▸ EXERCISE REQUIREMENTS
Pick out every line of the records that contains the string "rock", matching its case exactly.

--- START OF RECORDS FOR THE TASK ---

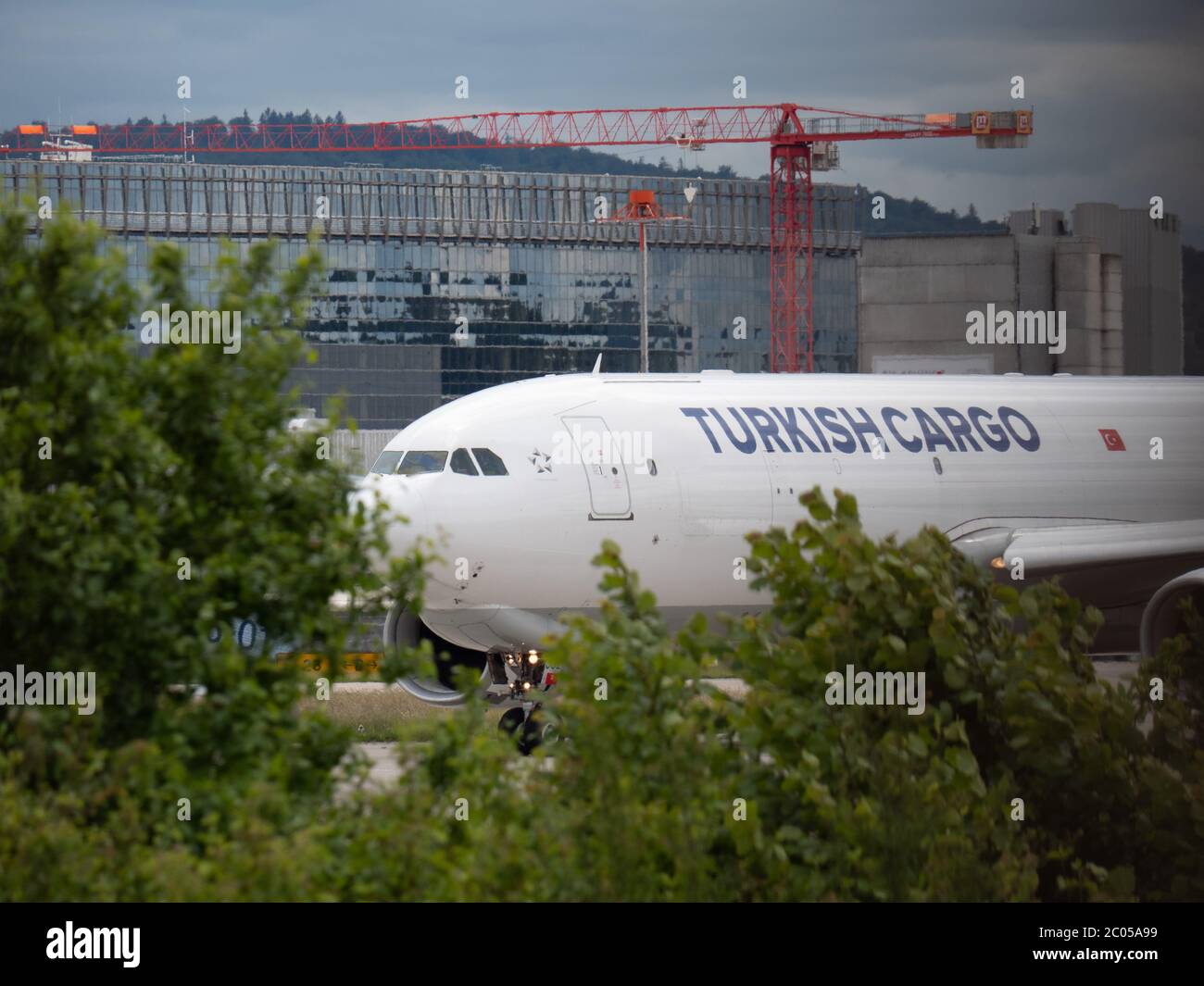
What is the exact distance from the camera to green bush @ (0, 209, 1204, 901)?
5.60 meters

--- END OF RECORDS FOR THE TASK ---
--- START OF RECORDS FOR THE TASK ---

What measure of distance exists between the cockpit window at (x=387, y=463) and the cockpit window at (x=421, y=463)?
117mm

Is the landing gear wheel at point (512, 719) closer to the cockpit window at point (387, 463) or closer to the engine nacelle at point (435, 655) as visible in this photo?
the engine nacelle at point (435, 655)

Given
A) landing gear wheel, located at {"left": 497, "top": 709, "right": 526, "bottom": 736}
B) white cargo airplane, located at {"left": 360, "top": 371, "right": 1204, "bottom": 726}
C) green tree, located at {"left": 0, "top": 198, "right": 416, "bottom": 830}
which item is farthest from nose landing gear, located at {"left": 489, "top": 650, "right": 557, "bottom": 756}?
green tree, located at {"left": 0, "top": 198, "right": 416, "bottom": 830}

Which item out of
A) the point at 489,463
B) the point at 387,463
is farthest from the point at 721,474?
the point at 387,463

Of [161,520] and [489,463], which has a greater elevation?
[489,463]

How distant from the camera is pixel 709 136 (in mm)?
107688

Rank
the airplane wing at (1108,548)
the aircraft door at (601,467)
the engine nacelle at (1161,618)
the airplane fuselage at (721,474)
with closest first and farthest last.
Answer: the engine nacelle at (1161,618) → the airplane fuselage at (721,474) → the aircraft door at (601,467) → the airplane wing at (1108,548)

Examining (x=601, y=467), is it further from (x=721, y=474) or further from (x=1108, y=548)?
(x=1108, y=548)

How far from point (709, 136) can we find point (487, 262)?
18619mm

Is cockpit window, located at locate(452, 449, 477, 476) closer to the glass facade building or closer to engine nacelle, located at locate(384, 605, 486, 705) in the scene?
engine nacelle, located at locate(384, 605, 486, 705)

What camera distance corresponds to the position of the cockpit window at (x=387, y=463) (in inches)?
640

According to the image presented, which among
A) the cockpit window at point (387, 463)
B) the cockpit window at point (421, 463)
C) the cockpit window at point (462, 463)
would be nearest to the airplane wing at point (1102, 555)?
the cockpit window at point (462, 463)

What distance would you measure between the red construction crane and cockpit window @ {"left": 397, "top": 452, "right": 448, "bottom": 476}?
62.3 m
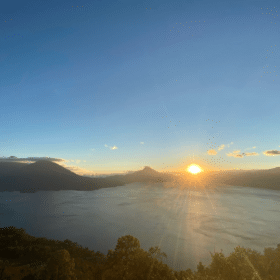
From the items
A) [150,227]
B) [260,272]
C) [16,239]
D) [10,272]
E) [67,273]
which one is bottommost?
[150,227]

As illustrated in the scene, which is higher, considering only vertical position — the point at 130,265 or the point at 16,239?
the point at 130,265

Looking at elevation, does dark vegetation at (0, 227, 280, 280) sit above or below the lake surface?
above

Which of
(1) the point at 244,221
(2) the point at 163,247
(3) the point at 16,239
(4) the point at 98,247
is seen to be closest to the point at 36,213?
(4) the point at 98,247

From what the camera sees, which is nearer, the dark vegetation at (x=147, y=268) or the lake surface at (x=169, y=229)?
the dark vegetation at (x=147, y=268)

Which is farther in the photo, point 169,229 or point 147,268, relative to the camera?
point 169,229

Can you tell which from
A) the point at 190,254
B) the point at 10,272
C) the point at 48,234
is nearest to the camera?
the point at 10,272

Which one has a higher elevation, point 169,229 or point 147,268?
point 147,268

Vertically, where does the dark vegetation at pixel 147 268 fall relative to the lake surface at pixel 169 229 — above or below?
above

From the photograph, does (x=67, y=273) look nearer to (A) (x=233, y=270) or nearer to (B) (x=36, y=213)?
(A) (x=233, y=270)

--- END OF RECORDS FOR THE TASK ---
--- START OF RECORDS FOR THE TASK ---

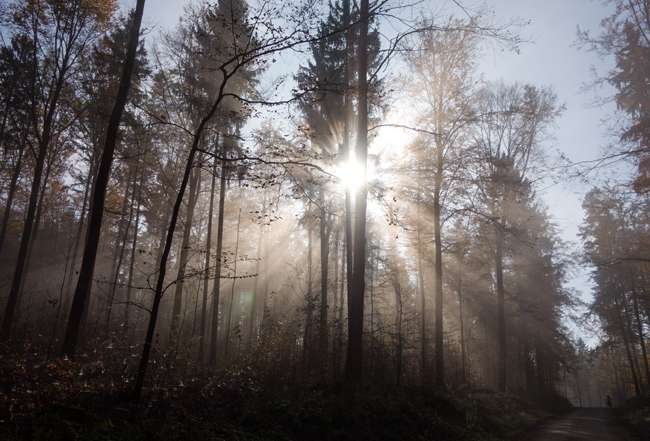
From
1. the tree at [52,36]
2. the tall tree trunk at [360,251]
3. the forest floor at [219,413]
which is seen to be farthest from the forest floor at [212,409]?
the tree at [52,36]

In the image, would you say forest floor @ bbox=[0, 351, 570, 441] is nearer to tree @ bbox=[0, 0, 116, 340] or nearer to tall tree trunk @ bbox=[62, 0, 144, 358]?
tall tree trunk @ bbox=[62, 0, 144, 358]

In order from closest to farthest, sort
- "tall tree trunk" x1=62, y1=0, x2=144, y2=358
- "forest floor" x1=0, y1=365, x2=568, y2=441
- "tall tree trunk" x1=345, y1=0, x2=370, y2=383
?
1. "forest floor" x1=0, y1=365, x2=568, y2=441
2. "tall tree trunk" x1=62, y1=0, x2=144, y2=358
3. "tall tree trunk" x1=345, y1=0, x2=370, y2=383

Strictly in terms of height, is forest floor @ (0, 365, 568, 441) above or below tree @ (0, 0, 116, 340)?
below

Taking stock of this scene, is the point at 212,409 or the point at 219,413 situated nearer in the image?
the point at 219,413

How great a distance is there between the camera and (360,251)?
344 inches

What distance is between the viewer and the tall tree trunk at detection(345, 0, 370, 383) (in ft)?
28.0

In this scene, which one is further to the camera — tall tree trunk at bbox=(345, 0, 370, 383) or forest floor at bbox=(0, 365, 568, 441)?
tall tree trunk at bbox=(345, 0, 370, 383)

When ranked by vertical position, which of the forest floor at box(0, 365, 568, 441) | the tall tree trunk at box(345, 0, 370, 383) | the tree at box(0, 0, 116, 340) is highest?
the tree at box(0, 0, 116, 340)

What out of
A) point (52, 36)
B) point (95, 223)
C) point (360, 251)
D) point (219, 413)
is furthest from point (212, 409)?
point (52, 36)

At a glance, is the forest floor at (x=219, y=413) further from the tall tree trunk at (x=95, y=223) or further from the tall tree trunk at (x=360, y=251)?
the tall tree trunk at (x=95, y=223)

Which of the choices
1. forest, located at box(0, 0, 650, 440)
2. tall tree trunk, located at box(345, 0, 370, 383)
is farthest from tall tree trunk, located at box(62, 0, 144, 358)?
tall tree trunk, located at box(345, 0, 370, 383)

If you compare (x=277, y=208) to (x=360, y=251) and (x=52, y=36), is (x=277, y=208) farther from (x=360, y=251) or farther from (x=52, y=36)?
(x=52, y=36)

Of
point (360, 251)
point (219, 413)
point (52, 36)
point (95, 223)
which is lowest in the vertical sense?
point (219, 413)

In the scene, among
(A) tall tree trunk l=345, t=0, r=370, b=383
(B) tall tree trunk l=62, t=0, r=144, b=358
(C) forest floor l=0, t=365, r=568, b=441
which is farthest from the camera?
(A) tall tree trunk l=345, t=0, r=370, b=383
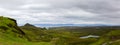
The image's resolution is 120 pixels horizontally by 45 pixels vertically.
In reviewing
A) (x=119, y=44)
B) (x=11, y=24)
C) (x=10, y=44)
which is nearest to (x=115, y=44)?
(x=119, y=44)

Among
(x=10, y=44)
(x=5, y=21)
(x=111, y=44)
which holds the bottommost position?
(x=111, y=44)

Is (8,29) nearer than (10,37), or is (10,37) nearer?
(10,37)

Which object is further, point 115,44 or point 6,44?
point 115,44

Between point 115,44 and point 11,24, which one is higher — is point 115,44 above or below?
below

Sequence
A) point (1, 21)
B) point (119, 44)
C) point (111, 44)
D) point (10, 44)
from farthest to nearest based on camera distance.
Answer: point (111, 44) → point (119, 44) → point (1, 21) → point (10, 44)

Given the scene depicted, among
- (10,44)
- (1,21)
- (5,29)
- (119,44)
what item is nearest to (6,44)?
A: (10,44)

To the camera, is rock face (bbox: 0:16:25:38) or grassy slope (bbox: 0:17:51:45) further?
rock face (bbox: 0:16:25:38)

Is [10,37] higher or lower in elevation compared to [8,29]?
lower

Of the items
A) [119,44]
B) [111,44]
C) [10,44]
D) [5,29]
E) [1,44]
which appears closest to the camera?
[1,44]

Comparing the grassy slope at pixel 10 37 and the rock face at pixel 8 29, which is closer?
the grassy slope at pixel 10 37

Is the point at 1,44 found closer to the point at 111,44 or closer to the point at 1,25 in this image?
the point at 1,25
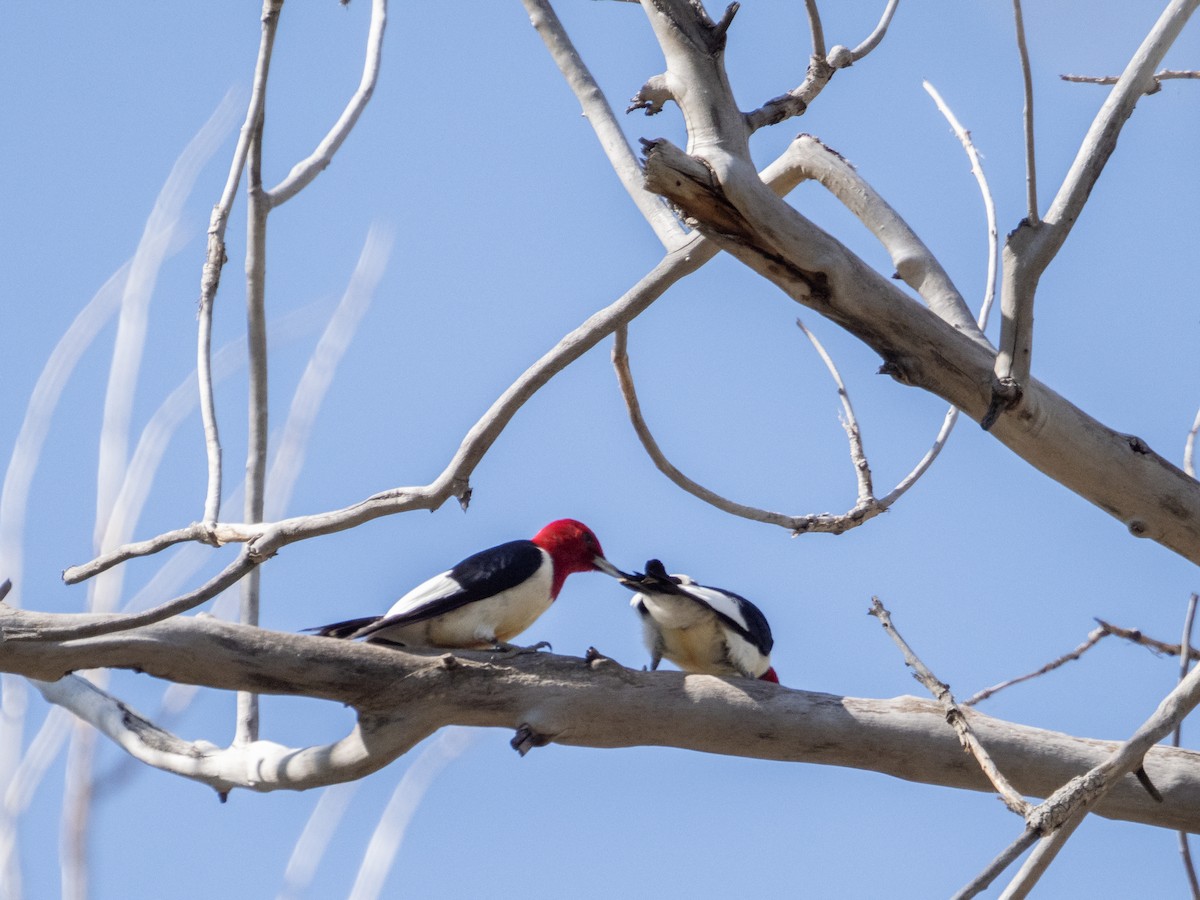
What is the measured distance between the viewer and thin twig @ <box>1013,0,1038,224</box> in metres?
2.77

--- END OF RECORDS FOR THE TASK ---

▸ CORRECT RESULT
To the camera, is rock face (bbox: 0:16:25:38) or grassy slope (bbox: 0:17:51:45) further?
rock face (bbox: 0:16:25:38)
Comparing the grassy slope at pixel 10 37 and the rock face at pixel 8 29, which is closer?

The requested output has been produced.